The path to now

From Charles Reep to Skillcorner

Football vs Transphobia week of action, 25th-31st March: https://www.footballvhomophobia.com/fvt/

In the beginning there was darkness.

And then… Then there was the light of a headtorch, illuminating the notepad of Royal Air Force accountant, Wing Commander Charles Reep. It is 1950. Like many of us, Reep is annoyed at a football team. Unlike many of us, he’s so annoyed that he’s marking down his own data.

Within a few years of beginning his data notation at Swindon Town, of all teams, Reep will be a minor celebrity. He will be credited with helping the success of Wolverhampton Wanderers, the most successful English team of that decade alongside only Manchester United. They won three league titles, two FA Cups, and their midweek friendlies against Continental rivals helped inspire the European Cup.

This is mid-century England, and it’s the first wave of football analytics.

And now, seventy-five years later, we have team cohesion of pressing chains, among other shiny things that data company Skillcorner is promising in their latest launch of metrics. This is quarter-century England - at least where this newsletter is being written - and it’s the latest wave of football analytics.

How did we get here?

**

As much as it would be nice and neat to begin football’s data history with Charles Reep, we must go back into older and fuzzier times. Newspapers from 1920s and 1930s Hungary show visualisations that would look modern in football coverage today.

A ‘match chart’ from 1922, from ‘Three Sportviz Inventions By a Hungarian Newspaper’, Nightingale

According to Attila Bátorfy, the writer of the linked article, the Hungarian newspaper Nemzeti Sport mentioned its creations being copied by outlets in Italy and Sweden. We know disappointingly little about this spread of football datavis. Historical terms are always relative to geography and the present day, and so for the moment Charles Reep remains our most secure starting point for ‘football analytics history’. But it seems very likely that as long as there has been football, there have been dorks making data out of it. Often it hasn’t been imagination that has held things back, but finance or technology.

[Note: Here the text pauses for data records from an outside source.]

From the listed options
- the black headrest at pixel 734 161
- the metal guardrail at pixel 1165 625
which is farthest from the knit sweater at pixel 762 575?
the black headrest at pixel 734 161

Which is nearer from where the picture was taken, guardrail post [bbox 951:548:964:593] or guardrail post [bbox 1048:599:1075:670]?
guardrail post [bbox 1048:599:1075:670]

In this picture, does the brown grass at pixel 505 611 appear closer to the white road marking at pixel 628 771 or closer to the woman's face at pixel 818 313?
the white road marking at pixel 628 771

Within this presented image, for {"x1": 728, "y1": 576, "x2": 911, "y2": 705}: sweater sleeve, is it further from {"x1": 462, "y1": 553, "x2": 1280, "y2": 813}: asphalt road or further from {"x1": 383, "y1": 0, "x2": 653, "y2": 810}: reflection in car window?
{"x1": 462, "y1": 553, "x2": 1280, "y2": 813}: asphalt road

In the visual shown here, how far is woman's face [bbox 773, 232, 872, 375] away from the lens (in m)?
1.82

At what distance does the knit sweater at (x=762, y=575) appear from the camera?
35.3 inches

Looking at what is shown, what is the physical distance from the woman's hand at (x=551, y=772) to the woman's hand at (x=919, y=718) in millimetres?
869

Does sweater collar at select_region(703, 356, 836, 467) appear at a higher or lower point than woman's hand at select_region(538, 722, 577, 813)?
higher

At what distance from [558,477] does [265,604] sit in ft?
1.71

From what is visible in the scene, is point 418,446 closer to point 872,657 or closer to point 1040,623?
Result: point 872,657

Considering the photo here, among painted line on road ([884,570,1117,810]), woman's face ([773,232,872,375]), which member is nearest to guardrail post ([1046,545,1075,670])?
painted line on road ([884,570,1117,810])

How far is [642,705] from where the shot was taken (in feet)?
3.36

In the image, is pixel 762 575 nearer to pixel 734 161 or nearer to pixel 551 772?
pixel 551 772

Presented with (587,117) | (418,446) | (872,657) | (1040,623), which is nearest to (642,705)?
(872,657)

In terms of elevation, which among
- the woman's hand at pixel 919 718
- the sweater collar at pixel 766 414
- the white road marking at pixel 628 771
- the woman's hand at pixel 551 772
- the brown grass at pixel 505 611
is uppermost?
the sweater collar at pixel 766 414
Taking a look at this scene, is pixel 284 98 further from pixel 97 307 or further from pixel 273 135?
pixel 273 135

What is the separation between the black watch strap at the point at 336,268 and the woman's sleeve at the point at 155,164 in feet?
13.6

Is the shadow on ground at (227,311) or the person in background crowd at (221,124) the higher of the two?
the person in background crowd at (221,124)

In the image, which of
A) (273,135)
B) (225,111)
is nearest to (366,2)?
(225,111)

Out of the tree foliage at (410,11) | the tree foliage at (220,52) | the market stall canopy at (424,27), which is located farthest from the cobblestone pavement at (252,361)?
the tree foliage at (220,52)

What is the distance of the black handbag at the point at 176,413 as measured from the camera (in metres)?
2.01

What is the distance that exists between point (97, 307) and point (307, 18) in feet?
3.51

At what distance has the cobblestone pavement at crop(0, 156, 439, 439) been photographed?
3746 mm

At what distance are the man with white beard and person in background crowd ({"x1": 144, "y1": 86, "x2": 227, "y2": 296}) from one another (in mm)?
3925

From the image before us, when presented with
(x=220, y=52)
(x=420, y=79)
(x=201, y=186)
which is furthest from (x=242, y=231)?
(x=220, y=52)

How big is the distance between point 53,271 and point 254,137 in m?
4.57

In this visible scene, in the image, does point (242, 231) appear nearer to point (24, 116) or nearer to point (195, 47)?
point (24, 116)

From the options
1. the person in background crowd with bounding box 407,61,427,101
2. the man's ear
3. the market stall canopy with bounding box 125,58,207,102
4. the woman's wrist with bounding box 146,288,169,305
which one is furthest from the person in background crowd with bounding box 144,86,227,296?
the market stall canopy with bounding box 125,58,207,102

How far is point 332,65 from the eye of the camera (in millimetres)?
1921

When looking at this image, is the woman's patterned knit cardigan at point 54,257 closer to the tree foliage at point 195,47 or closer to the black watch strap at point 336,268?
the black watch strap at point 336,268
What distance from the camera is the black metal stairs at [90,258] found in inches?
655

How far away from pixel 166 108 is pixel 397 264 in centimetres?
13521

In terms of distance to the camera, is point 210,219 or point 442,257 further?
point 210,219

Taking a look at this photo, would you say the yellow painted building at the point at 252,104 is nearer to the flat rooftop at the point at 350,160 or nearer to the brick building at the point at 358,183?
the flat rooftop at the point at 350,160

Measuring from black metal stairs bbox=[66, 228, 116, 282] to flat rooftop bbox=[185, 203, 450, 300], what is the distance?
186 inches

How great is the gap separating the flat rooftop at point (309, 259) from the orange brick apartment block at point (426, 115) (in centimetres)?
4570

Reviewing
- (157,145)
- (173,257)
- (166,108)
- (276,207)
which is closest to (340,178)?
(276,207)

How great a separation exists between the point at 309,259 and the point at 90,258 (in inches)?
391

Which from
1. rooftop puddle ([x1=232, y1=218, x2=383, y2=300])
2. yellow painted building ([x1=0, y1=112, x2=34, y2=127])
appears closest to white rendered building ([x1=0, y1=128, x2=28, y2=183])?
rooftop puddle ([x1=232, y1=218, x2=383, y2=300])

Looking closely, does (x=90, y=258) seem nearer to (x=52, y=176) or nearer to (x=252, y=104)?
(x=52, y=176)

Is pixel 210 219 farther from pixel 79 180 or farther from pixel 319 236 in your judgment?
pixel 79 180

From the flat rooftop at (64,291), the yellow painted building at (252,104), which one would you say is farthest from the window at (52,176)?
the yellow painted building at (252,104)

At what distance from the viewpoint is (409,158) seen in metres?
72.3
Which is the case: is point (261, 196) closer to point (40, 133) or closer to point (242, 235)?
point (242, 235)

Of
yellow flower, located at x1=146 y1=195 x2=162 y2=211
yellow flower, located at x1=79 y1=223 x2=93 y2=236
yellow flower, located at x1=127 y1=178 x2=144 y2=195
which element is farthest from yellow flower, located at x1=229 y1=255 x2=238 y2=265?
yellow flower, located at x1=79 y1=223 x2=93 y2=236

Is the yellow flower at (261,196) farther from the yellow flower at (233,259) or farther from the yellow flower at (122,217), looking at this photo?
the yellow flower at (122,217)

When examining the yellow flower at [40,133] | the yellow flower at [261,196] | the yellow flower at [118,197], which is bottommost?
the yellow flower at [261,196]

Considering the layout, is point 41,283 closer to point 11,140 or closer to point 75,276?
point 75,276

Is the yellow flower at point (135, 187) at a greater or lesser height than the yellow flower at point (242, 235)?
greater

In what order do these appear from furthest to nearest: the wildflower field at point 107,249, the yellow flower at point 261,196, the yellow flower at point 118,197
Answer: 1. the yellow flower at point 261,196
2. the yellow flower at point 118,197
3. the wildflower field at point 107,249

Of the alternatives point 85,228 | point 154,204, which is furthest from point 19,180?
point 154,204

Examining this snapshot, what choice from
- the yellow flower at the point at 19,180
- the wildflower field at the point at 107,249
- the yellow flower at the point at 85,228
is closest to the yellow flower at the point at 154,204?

Those charts (which, to reiterate, were published around the time Hungarian icon Ferenc Puskás was born) focused on themes we’d find familiar. Shot maps, for the match’s chances, and a momentum chart for which team was on top. These were also themes that Reep homed in on in his data. In 1997, a paper was published in the journal The Statistician using Reep’s data. The statistician Richard Pollard - who by that point had worked with Reep for more than a decade - put together what would nowadays be recognised as expected goals and possession value models. The match’s chances, and which team was on top.

Reep, though, was motivated specifically by what helped teams to win. This was a difference from the match charts of earlier newspapers. It also seems like he was motivated by a particular tactical viewpoint, a familiar-sounding one: that the modern style of short passing was overhyped.

From our modern perspective, this seems flawed to say the least. And Reep’s analysis of the data he collected, in articles that he wrote in newspapers and magazines, often seemed cherry-picked. However, some context about 1950s football is useful here.

Imagine the dying stages of a modern football match, when both teams can still get a result but everyone is very tired. The game becomes spread, formations become less clear, as players get caught between wave after counter-wave of attack, unable to get back ‘into position’. This - based off a bit of Footballia-watching - is what 1950s football was like all game.

Teams were simply less compact, which meant that passing was much more forwards, as it often can be in the sunset period of tense, modern matches. Teams on the ball weren’t facing a defensive block so much as a defensive lattice. In this context, sideways passing instead of forward movement would allow a defensive structure to form, something which our modern experiences simply take for granted.

Technical ability was also lower. If Reep had been around for the tactical evolution of the 2010s, he’d have probably liked the high counterpressing approaches coming out of Germany. If your 1950s-calibre players were going to be prone to miscontrols, why make them in midfield and not, after a longer ball, in the final third?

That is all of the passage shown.